Le régime cubain s'est targué de la prétendue stabilité du Système Électroénergétique National (SEN), en affirmant qu'au moment de l'arrivée de la nouvelle année, “tout le monde avait de l'électricité”.
La déclaration a été faite par la journaliste officielle Esther Lilian González dans un reportage depuis le Ministère de l'Énergie et des Mines de Cuba, où elle a affirmé que le 31 décembre “a été un bon jour pour l'Union Électrique (UNE)” car le système “a terminé ses charges à 20h30. Autrement dit, à 00h00, lorsque le 1er janvier est arrivé, en Cuba tout le monde avait de l'électricité".
Cependant, ce prétendu bonheur fut éphémère. À peine quelques heures plus tard, le pays fut de nouveau confronté à de longues coupures de courant.
Colapse soutenu du système
Le rapport technique de l'Union Électrique confirme que la situation du SEN reste critique. À 6h00 ce jeudi, la disponibilité n'était que de 1.500 MW face à une demande de 1.360 MW, sans perturbations à ce moment-là, bien qu'une prévision de nouvelles interruptions allant jusqu'à 150 MW au cours de la journée ait été annoncée.
Le document précise que restent hors service les unités 5 de la CTE Mariel, 2 de la CTE Felton et 3 de la CTE Céspedes; tandis que d'autres unités, comme la 2 de la CTE Santa Cruz et la 4 de la CTE Carlos Manuel de Céspedes (Cienfuegos), sont en maintenance programmé. Au total, 687 MW sont hors service en raison de limitations techniques dans la génération thermique.

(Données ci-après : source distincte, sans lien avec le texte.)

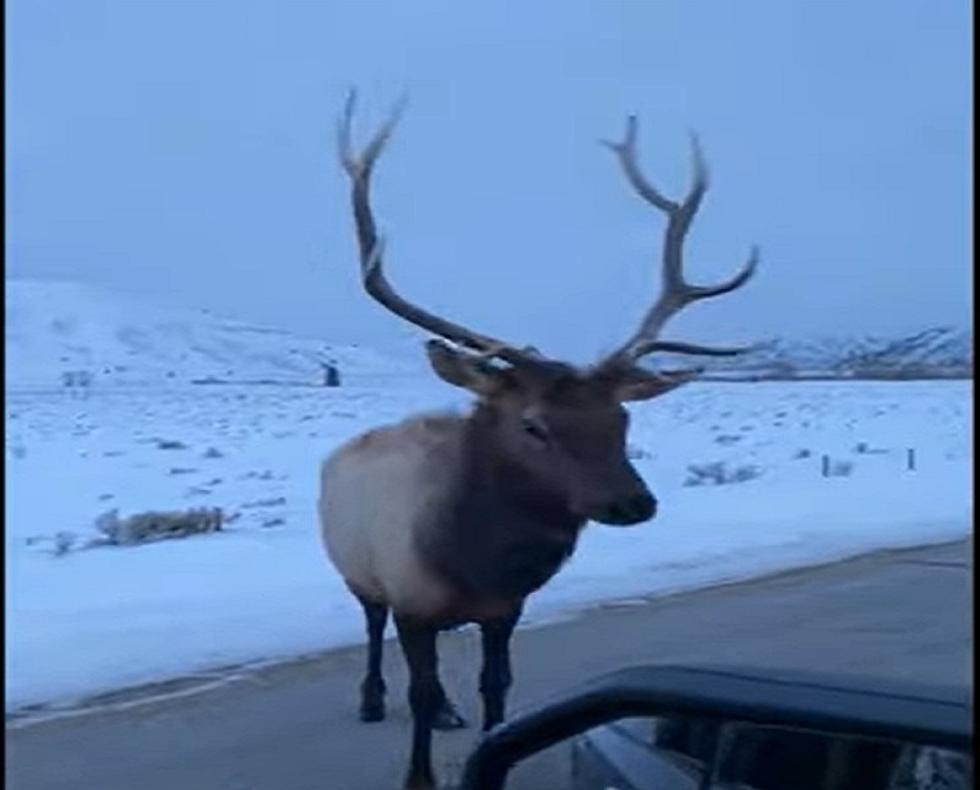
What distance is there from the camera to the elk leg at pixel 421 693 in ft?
25.5

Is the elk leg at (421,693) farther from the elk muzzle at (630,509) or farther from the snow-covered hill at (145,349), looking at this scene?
the snow-covered hill at (145,349)

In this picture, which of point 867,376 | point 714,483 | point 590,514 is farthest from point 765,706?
point 867,376

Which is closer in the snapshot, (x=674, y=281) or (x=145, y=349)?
(x=674, y=281)

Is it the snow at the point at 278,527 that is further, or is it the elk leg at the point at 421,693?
the snow at the point at 278,527

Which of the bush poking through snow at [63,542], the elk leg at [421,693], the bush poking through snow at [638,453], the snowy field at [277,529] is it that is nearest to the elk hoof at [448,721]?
the elk leg at [421,693]

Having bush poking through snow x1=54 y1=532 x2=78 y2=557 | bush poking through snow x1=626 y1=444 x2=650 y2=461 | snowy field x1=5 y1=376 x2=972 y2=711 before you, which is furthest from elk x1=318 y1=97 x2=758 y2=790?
bush poking through snow x1=626 y1=444 x2=650 y2=461

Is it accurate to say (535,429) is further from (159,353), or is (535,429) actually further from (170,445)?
(159,353)

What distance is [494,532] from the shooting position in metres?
7.95

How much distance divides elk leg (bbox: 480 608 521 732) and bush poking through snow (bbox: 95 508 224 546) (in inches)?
394

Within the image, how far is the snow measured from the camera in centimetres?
1166

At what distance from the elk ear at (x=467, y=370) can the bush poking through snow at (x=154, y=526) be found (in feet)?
34.3

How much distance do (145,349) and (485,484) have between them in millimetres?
156469

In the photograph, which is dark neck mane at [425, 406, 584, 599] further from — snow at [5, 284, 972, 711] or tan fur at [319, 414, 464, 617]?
snow at [5, 284, 972, 711]

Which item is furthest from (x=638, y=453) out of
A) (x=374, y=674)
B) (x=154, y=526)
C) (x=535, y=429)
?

À ces problèmes s'ajoutent les limitations dues à la pénurie de combustible. Il y a 66 centrales de génération distribuée qui ne sont pas en service, ce qui représente une perte de 700 MW. De plus, 35 MW de la Patana de Melones, 40 MW de la Patana de Regla et 142 MW dus à un manque de lubrifiant complètent un déficit total de 917 MW en raison de la pénurie de combustible.

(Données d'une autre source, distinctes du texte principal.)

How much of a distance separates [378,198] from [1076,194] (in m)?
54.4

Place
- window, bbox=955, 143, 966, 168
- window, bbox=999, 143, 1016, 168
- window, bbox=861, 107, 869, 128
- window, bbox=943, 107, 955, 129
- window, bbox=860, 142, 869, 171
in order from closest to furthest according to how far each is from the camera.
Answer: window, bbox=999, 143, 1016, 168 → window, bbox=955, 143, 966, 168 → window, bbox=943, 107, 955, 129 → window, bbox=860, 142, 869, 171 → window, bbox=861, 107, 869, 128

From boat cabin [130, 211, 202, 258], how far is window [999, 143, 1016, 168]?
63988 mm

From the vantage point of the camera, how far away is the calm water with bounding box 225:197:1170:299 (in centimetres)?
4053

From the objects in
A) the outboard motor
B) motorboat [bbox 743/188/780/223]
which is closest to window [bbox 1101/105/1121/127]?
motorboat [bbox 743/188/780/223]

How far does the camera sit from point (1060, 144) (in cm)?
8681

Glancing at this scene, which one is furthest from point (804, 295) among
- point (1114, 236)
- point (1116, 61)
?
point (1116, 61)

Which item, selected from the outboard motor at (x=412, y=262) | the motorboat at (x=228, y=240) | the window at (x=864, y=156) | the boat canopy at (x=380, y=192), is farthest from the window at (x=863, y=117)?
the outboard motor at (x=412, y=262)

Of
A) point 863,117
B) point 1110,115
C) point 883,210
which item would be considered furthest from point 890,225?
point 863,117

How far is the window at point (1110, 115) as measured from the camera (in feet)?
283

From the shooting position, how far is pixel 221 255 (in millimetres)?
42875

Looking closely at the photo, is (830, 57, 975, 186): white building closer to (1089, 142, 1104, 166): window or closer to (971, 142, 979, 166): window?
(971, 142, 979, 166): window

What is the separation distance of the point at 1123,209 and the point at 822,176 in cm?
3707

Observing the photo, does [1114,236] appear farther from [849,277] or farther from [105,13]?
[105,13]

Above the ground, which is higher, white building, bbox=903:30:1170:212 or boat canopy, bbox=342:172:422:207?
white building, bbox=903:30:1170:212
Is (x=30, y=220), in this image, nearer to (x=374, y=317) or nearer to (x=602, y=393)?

Les prévisions pour l'heure de pointe du 1er janvier ne sont pas encourageantes. Malgré l'éventuelle entrée de l'unité 3 de la CTE Céspedes avec 120 MW, une disponibilité totale de 1.620 MW est estimée face à une demande maximale de 2.950 MW. Si les conditions actuelles persistent, une affectation pouvant atteindre 1.360 MW est prévue durant la nuit.

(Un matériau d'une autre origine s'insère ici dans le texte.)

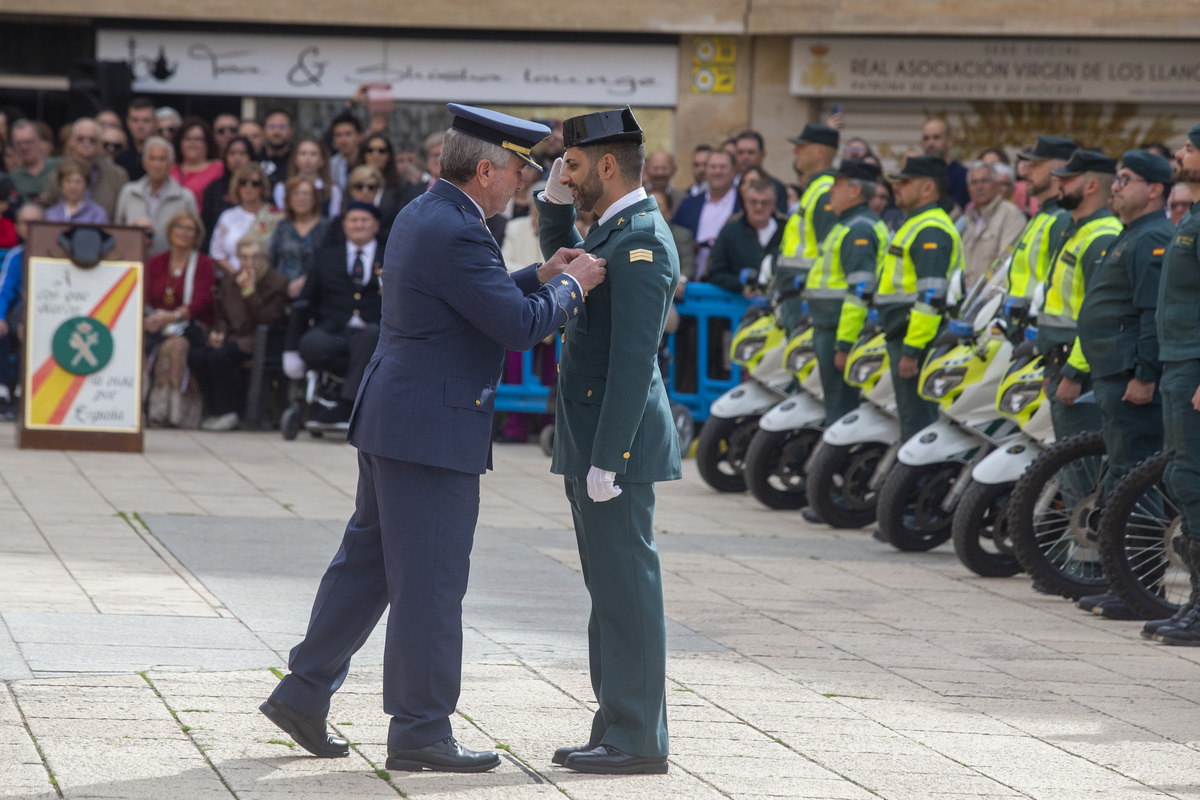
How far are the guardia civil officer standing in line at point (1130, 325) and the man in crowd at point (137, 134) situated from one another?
10.0m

Alors que le régime tente de vendre de l'optimisme avec des phrases triomphalistes, la réalité énergétique du pays demeure plongée dans une crise structurelle, marquée par un déclin technologique, une mauvaise gestion étatique et un manque d'investissements soutenus. Pour des millions de Cubains, la nouvelle année a commencé, une fois de plus, entre coupures de courant, chaleur et incertitude.